Le contrat-programme cité par Lahcen Bijdiguen et présenté il y a deux ans au gouvernement, témoigne en effet que l’action étatique manque de continuité et fait souvent fi des vraies attentes des professionnels du secteur. C’est dans ce sens que Hassan Talbi, représentant des propriétaires des barques de pêche artisanale de Dakhla, a demandé «que l’intérêt des pêcheurs, surtout les petits, soit pris en considération dans toute stratégie gouvernementale qui se définit dans l’avenir, surtout dans les provinces du Sud où la pêche artisanale est de plus en plus délaissée au profit de la pêche hauturière».
L’enjeu est important
Dans son ensemble, le secteur de la pêche au Maroc arrive à employer quelque 400.000 personnes, en majeure partie des travailleurs saisonniers, et dont la durée du travail dépend de la durée imposée par le repos biologique. Face au problème inquiétant de la surexploitation, ce ne sont pas uniquement les intérêts de la collectivité publique qui sont en jeu, mais aussi et surtout ceux des professionnels du secteur.
La mésaventure du poulpe encore présente dans les esprits aurait été épargnée si d’un autre point de vue, la recherche scientifique ou biologique était au beau fixe. Actuellement, c’est l’Institut National de la Recherche Halieutique qui est censé s’occuper de ce vaste domaine qu’est «la vie en mer territoriale marocaine».
Mais, il semble que les professionnels commencent à douter du fait que cet institut demeure toujours sous la tutelle du département de la culture. «Ses décisions ne peuvent qu’être sur la ligne de la politique gouvernementale», a remarqué un professionnel présent lors des ces Assises.
C’est là un des problèmes qu’il va falloir résoudre en urgence, pour que les «décisions» scientifiques de l’Institut National de la Recherche Halieutique gardent leur crédibilité.
Il faudrait aussi que les professionnels du secteur ne sous-estiment nullement les effets néfastes d’une pêche irresponsable.

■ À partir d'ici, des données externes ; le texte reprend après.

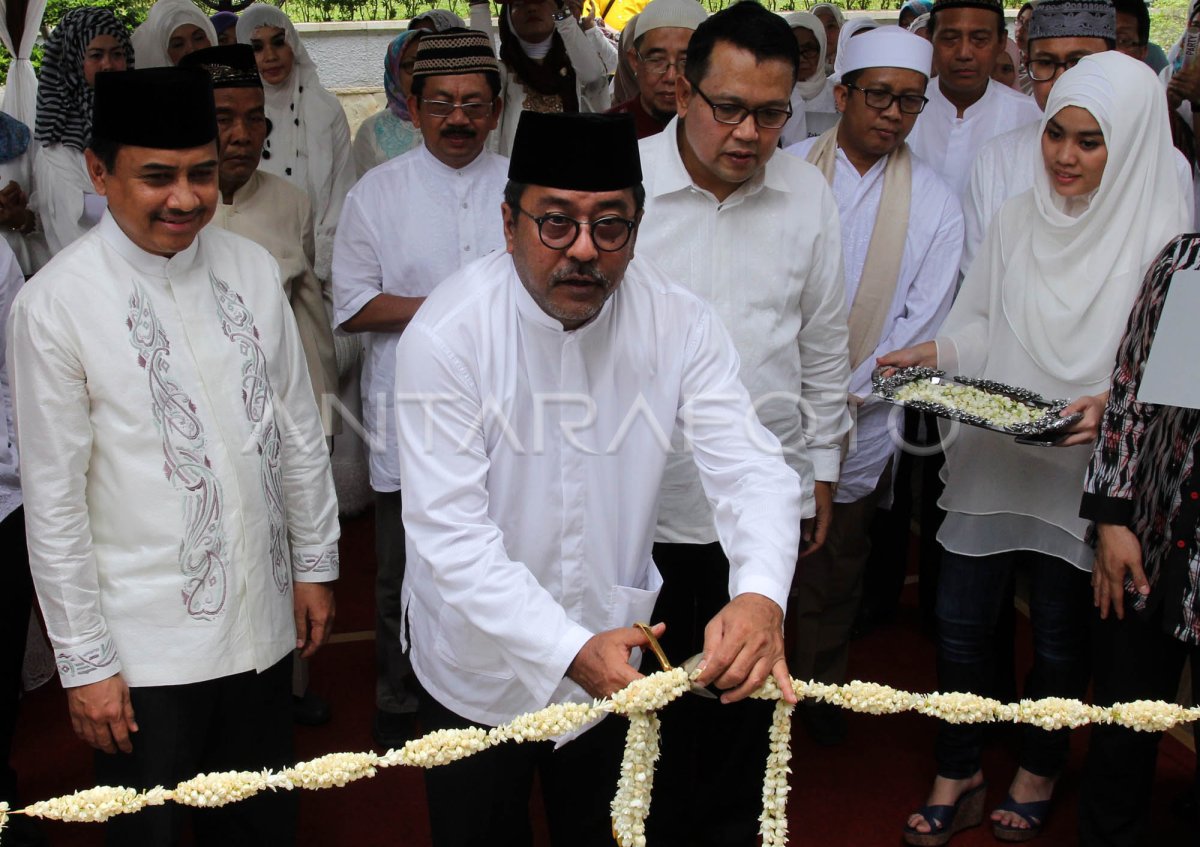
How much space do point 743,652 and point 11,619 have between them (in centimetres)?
197

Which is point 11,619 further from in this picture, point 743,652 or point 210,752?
point 743,652

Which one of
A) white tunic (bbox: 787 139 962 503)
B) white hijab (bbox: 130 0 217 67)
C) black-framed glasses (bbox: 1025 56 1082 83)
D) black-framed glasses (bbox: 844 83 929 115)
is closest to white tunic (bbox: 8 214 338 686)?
white tunic (bbox: 787 139 962 503)

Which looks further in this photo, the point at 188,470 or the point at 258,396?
the point at 258,396

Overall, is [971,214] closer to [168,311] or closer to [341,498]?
[168,311]

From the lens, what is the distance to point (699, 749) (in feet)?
9.51

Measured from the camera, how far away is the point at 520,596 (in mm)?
1944

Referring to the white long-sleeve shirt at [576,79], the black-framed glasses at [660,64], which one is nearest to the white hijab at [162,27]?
the white long-sleeve shirt at [576,79]

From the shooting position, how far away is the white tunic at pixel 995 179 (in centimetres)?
357

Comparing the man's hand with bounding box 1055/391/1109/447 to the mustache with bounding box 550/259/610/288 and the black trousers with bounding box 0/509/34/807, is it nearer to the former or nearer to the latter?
the mustache with bounding box 550/259/610/288

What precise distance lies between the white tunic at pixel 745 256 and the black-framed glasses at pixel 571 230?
0.81m

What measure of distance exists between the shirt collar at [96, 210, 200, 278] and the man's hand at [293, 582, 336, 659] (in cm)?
72

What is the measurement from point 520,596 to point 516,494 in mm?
284

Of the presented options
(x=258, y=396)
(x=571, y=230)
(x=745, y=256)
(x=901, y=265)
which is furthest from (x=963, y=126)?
(x=258, y=396)

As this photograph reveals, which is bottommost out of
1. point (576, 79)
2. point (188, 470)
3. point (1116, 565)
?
point (1116, 565)
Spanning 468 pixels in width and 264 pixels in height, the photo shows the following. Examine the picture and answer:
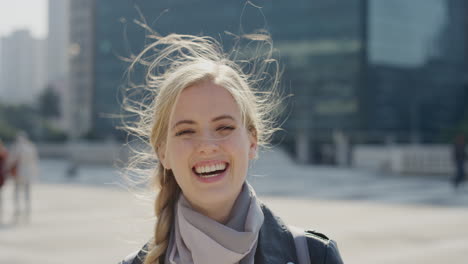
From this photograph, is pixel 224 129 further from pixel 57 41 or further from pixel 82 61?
pixel 57 41

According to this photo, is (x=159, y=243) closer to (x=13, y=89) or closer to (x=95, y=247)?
(x=95, y=247)

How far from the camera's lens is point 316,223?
1063cm

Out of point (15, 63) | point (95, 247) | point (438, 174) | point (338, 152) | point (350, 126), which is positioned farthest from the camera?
point (15, 63)

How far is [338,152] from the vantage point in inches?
1610

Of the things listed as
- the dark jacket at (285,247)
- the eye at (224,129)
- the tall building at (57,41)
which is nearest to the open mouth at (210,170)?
the eye at (224,129)

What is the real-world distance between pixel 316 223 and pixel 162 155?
8948mm

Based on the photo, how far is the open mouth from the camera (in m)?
1.80

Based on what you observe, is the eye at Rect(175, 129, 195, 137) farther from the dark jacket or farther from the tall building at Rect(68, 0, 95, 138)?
the tall building at Rect(68, 0, 95, 138)

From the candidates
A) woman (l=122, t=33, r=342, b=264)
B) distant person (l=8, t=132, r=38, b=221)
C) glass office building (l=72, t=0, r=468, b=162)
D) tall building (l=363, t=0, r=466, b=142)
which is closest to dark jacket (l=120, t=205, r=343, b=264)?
woman (l=122, t=33, r=342, b=264)

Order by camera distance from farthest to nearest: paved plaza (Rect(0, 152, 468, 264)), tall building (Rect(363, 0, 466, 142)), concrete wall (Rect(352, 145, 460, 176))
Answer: tall building (Rect(363, 0, 466, 142))
concrete wall (Rect(352, 145, 460, 176))
paved plaza (Rect(0, 152, 468, 264))

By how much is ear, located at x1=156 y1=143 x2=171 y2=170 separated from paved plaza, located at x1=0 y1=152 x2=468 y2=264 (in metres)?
0.23

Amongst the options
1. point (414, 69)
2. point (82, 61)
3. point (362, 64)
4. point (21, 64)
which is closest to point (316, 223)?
point (362, 64)

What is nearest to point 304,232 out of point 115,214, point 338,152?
point 115,214

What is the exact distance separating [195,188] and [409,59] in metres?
55.4
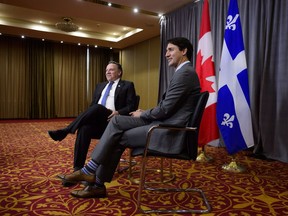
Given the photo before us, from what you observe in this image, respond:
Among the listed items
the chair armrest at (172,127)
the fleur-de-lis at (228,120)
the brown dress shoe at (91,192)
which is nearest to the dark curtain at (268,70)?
the fleur-de-lis at (228,120)

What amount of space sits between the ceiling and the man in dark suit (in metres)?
3.13

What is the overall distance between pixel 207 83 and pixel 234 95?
486 millimetres

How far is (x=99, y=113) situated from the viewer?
96.3 inches

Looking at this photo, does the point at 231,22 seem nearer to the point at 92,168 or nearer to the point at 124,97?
the point at 124,97

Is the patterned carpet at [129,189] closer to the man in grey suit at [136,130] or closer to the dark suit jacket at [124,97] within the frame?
the man in grey suit at [136,130]

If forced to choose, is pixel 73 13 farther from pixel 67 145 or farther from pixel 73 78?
pixel 73 78

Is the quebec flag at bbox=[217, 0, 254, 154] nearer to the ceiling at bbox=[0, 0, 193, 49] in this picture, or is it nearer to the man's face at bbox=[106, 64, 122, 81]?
the man's face at bbox=[106, 64, 122, 81]

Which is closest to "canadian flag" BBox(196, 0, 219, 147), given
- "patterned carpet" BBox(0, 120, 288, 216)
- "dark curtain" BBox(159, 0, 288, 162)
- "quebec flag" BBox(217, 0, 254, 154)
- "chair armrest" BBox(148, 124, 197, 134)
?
"quebec flag" BBox(217, 0, 254, 154)

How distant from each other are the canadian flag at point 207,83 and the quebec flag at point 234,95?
200 mm

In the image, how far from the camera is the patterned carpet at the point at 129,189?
1810mm

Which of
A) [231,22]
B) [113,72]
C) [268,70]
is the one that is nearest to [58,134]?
[113,72]

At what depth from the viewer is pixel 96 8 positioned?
5.82 metres

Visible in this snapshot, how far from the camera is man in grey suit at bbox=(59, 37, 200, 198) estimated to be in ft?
6.14

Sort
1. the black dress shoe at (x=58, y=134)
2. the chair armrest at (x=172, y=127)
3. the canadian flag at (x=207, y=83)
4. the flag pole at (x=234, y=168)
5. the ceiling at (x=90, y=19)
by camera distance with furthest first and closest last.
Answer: the ceiling at (x=90, y=19)
the canadian flag at (x=207, y=83)
the flag pole at (x=234, y=168)
the black dress shoe at (x=58, y=134)
the chair armrest at (x=172, y=127)
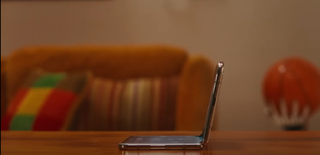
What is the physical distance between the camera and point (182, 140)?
1.91 feet

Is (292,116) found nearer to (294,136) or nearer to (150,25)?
(150,25)

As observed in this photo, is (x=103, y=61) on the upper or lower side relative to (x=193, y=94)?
upper

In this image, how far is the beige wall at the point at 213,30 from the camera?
6.08ft

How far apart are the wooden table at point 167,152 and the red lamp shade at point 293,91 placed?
0.89 meters

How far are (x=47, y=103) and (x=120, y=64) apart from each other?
371 mm

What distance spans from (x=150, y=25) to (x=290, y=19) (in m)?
0.65

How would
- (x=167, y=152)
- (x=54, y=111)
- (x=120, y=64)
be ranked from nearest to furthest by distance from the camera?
(x=167, y=152)
(x=54, y=111)
(x=120, y=64)

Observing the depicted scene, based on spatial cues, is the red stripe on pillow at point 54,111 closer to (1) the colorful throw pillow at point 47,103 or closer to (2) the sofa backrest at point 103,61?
(1) the colorful throw pillow at point 47,103

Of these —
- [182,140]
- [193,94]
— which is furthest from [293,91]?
[182,140]

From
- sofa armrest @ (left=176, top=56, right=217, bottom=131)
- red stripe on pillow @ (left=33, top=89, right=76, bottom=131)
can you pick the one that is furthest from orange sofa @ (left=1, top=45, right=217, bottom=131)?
red stripe on pillow @ (left=33, top=89, right=76, bottom=131)

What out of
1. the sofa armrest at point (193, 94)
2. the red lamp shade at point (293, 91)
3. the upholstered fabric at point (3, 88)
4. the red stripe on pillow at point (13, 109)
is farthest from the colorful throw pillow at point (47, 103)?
the red lamp shade at point (293, 91)

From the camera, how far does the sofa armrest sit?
5.08 ft

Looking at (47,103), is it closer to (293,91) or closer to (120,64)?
(120,64)

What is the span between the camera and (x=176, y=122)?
1568 mm
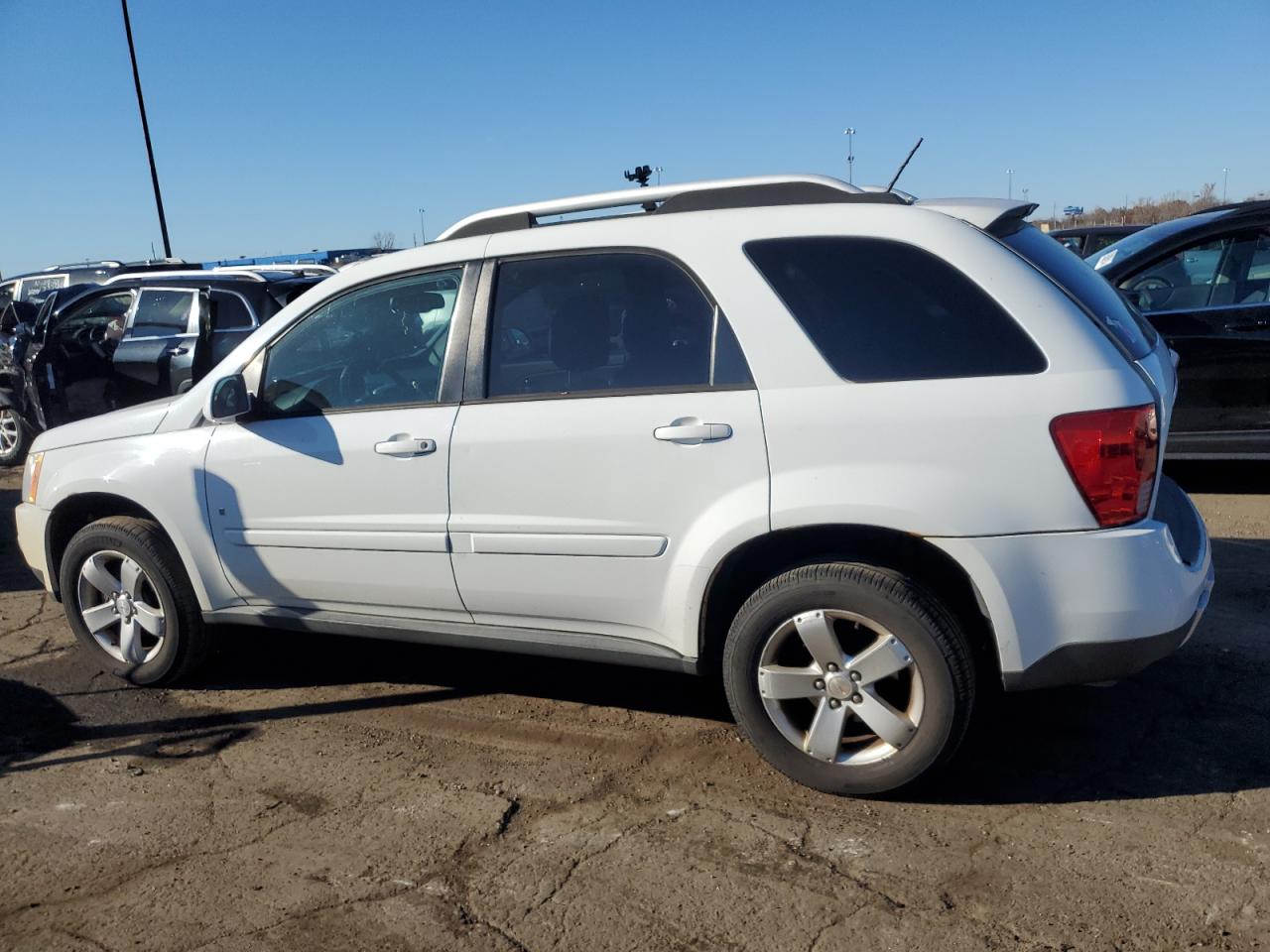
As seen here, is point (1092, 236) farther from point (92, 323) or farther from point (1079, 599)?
point (1079, 599)

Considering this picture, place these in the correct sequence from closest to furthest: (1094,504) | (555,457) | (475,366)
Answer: (1094,504) → (555,457) → (475,366)

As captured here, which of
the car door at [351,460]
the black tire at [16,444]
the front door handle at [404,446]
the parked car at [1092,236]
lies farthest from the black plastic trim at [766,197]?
the parked car at [1092,236]

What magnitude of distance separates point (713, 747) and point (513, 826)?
837 mm

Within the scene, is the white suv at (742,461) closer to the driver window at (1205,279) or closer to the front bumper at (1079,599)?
the front bumper at (1079,599)

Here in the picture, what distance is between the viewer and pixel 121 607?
16.0 ft

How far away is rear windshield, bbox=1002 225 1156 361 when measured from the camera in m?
3.48

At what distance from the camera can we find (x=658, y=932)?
2.94 metres

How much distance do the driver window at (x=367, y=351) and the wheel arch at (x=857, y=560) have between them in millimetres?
1280

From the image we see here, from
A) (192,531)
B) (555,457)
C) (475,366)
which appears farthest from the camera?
(192,531)

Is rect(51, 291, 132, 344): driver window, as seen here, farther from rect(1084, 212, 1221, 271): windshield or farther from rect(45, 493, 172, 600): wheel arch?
rect(1084, 212, 1221, 271): windshield

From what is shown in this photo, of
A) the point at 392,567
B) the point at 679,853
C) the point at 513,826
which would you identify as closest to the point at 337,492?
the point at 392,567

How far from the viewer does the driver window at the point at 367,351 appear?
165 inches

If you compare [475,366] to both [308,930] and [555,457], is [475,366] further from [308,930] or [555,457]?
[308,930]

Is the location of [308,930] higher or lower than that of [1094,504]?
lower
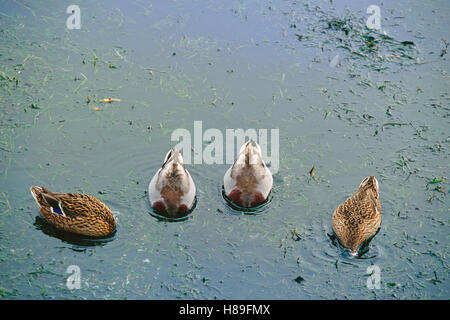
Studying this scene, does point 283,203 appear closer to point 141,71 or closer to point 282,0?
point 141,71

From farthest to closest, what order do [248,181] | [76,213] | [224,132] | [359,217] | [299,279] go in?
[224,132]
[248,181]
[359,217]
[76,213]
[299,279]

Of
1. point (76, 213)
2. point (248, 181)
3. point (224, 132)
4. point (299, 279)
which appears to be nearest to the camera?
point (299, 279)

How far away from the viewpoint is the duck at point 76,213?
607 cm

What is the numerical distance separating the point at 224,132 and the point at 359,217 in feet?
8.16

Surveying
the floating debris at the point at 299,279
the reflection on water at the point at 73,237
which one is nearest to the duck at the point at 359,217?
the floating debris at the point at 299,279

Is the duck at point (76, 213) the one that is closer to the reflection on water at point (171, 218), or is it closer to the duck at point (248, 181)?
the reflection on water at point (171, 218)

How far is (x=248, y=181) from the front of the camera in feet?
22.1

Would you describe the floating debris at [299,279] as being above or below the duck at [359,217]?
below

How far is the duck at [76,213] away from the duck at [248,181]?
1.60 m

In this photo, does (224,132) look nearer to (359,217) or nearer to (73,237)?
(359,217)

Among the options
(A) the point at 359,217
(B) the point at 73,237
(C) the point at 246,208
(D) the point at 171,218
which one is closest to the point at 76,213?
(B) the point at 73,237

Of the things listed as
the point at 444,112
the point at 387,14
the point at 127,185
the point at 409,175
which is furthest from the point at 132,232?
the point at 387,14

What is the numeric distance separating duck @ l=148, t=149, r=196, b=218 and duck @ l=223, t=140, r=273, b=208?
540 millimetres

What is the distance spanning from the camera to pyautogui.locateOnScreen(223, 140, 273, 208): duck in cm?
673
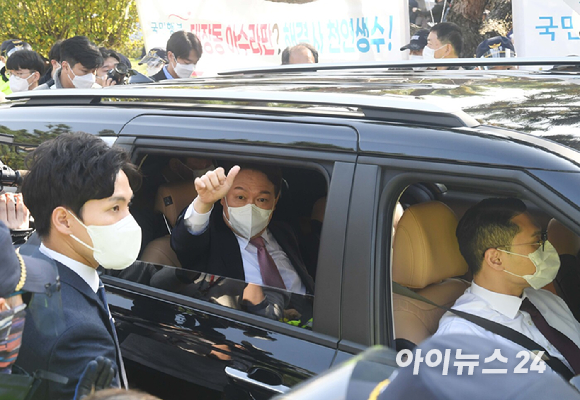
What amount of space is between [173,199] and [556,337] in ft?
6.06

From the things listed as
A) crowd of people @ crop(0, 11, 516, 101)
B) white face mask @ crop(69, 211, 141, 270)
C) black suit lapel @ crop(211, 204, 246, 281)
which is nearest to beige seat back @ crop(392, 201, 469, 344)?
black suit lapel @ crop(211, 204, 246, 281)

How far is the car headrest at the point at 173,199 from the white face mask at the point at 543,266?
1.65 metres

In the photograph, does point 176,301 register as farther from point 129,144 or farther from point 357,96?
point 357,96

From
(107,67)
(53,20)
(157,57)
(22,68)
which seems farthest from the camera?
(53,20)

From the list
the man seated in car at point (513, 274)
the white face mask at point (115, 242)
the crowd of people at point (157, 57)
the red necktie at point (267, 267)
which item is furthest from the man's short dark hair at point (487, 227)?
the crowd of people at point (157, 57)

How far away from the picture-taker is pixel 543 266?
2.40 meters

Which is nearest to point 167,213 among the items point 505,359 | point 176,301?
point 176,301

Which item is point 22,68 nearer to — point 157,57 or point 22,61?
point 22,61

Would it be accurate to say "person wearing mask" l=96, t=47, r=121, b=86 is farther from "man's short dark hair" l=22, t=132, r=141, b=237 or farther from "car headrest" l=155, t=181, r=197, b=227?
"man's short dark hair" l=22, t=132, r=141, b=237

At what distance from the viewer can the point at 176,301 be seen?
2.39m

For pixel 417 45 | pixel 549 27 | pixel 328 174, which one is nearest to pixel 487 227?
pixel 328 174

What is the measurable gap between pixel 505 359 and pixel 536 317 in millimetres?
1714

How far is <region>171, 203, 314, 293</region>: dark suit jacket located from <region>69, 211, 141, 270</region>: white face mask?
57 cm

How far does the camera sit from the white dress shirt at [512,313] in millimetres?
2322
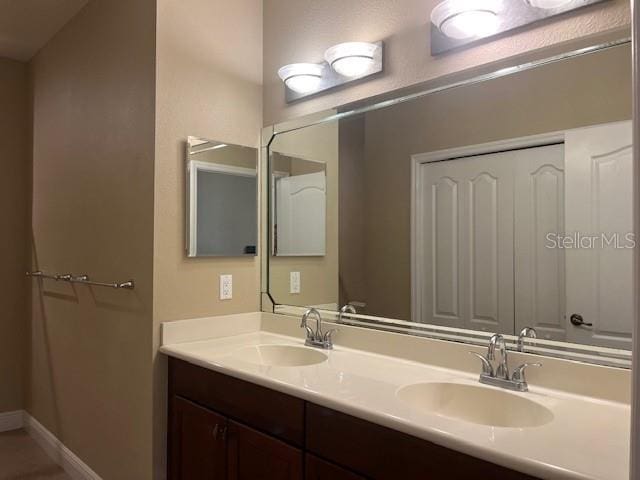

Le partenariat public/privé, tant décrié comme faisant défaut dans ce secteur, doit se traduire d’abord par l’établissement de plans d’aménagement qui permettraient aux pêcheurs de savoir ce qu’ils sont en mesure de capturer sans que cela représente un danger réel pour les conditions d’accès à la ressource.
L’unique plan d’aménagement établi jusqu’à maintenant par les soins du ministère de tutelle demeure relatif à l’exploitation du poulpe. Il est très significatif que malgré son existence, ce plan n’a jamais pu être mis en application.
Autrement dit, la mission de contrôle et de surveillance qui incombe aux pouvoirs publics n’est que partiellement remplie. Ce qui renvoie au problème des équipements des unités de contrôle et leur mise à jour régulière pour pouvoir mener à bien leur mission.
Certes, le contrôle a posteriori qui s’effectue via le processus de la traçabilité tout au long de la filière pourrait donner une idée claire sur le volume et la nature des captures déjà effectuées, mais ceci risque d’enfoncer davantage le secteur dans l’informel et donc tendre vers l’évasion du contrôle.